Novel forms of carbon dioxide removal (CDR) must grow at “highly ambitious rates” to bridge the gap between what governments have pledged to clean up and what is needed to comply with the Paris climate agreement, according to researchers. They said the next five years were critical to establishing the technologies’ role in limiting climate damages.

Machines that suck carbon straight from the air and chemical techniques such as the production of biochar make up just 0.1% of the 2.2bn tonnes of CO2 that are removed globally each year, according to the report published on Tuesday. The rest comes from land-based actions such as planting trees, which are limited by space.

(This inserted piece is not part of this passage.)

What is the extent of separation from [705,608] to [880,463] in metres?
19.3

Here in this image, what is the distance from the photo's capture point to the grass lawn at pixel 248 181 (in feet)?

The report found novel forms of CDR have grown at a rate of 40% a year but start from such a small base that they would need to reach growth rates between that of solar panels and electric vehicles, which have grown faster than any other climate technologies. It found only one-fifth of the planned capacity in recent years has been delivered.

“Countries have pledged around 2.7bn tonnes of carbon removal by 2035 and about 3.6bn by 2050, but climate pathways require much more, especially in the long term,” said William Lamb, a scientist at the Potsdam Institute for Climate Impact Research and co-author of the report. “This leaves a gap that grows significantly over time.”

CDR is a small but key component of roadmaps to stop the planet heating. It can offset the warming from hard-to-avoid emissions and bring temperatures back down to 1.5C after an “overshoot” period that scientists see as inevitable.

Scientists have compared carbon removal to cleaning up a rubbish-strewn beach: the cheapest solution is to not throw things away and to put any waste in bins, but litter-pickers can clean up pollution that washes up on the shore and remediate the damage done by decades of denial.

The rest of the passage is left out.